The strength and size of this relationship means that it is likely that a U.K. company will be a participant or own assets of a participant in financial transactions requiring some examination of the public record for due diligence purposes. In this post, we will look at three key public records commonly obtained when performing due diligence on U.K. companies.
Public Records Commonly Obtained During Due Diligence for U.K. Companies
1. Certified Copies of the Formation Documents and Subsequent Amendments:
Plain copies are readily available on line and can be certified by Companies House, the corporate registrar in the U.K., which governs the registration of companies in England, Scotland, Wales and Northern Ireland. In the U.K., as in many common-law countries whose company law is based on U.K. law, the company is formed by filing the Articles of Memorandum and Association, which lay out information commonly found in the Certificate of Incorporation in the U.S., as well as the rules governing the entity, which, in the U.S., would normally be found in the corporate bylaws. In the U.K., the Certificate of Incorporation is a single page document issued upon registration of the entity. A U.K. entity is likely to have a great many more documents filed publicly than a U.S. entity. While many U.S. states only require an annual filing, U.K. entities must register a large number of changes within 14 days of their occurrence, such as any change to a director’s or officer’s information including change of address. Most U.K. companies also file both an annual report and annual financial statements each year.
2. Certificate of Good Standing:
The Companies House will issue a Certificate of Good Standing, which indicates that a company was duly registered and has been in continuous, unbroken existence since that registration. It is interesting to note, however, that this certificate is not a standard part of due diligence in the U.K. and U.K. attorneys do not normally provide an opinion of good standing.
3. UCC Search:
The U.K. does not have a system that corresponds exactly to the Uniform Commercial Code. Instead, charges are registered against company debtors at the Companies House. Secured transactions involving personal property for individual debtors are not registered.
U.K.’s Single Registration System and How Charges Differ From UCC Filings
Since April 6, 2013, there is a single registration system across all of the U.K. Prior to that date, charges against Scottish companies, while registered at the Companies House, followed a different protocol, requiring different forms. It is also interesting to note that a 2011 change in the Companies Act means that charges for Overseas Companies (companies which are registered in the U.K., but not formed there) are no longer registered at the Companies House. Instead the company is only required to maintain a record of the charge in its internal books.
For U.K. domestic entities, if a charge is not registered in a timely way (within 21 days, except for charges that apply to a property or business acquired) the charge will no longer be secured should the company default.

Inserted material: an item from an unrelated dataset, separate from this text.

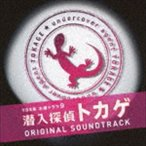 木村秀彬(音楽)/TBS系 木曜ドラマ9  潜入探偵トカゲ  オリジナル・サウンドトラック(CD)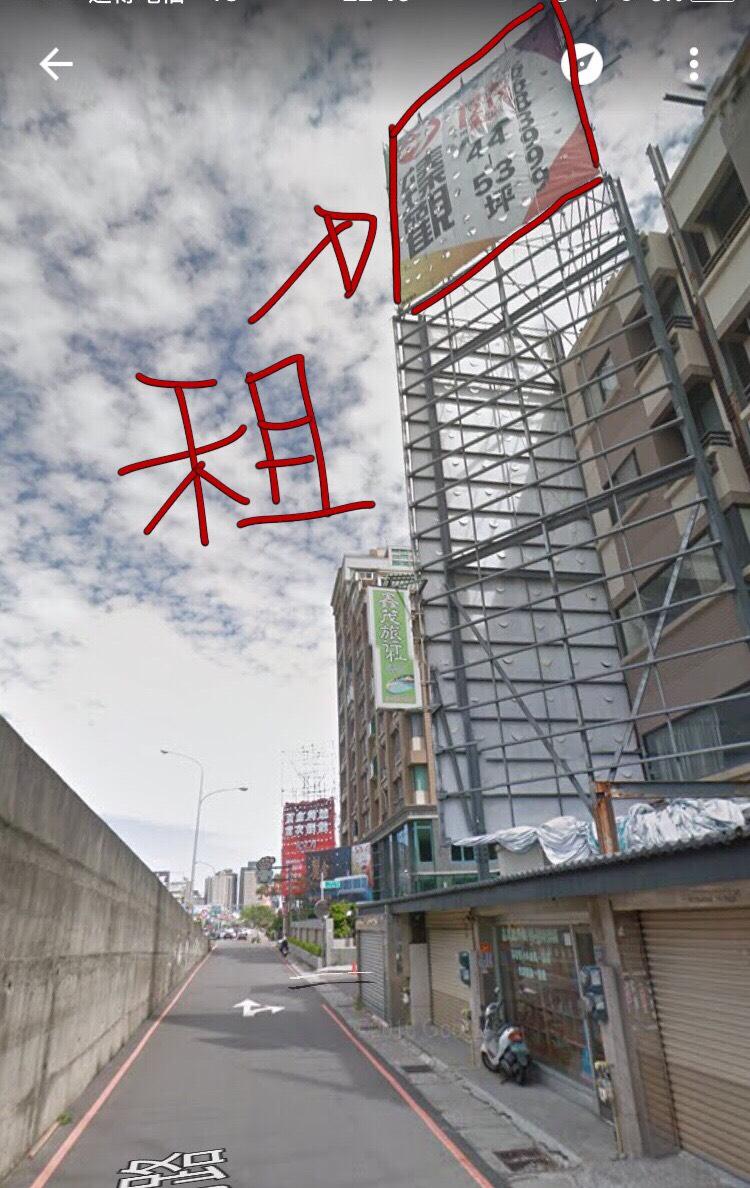 竹北市自強南路267號   陸橋旁  牆面雙面廣告出租,歡迎廣告商及廣告需求商直接與我聯繫。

Copies of charges are available for purchase online at Companies House and both satisfied and unsatisfied charges appear. A charge does not lapse after a specified period of time like a UCC filing, but continues until satisfied. There is no legal requirement to notify Companies House of the satisfaction of a debt, although it is, of course, in the company’s best interest to do so. However, because this is not a required filing, it can get missed. This means that the records of the Companies House may reflect charges that appear to be outstanding, but are in fact satisfied. It’s just that the appropriate filing to note this was not made.
As you can see, for a company debtor, close equivalents of these three key public records can be obtained on a U.K. company. There are, however, important nuances to be aware of when reviewing these records, as the information available is similar, but not exactly the same as what can be found in the U.S.
 “A charge is defined as the security a company gives for a loan.” See http://www.companieshouse.gov.uk/about/gbhtml/gp3.shtml#ch9
This article is provided for informational purposes only and should not be considered, or relied upon, as legal advice.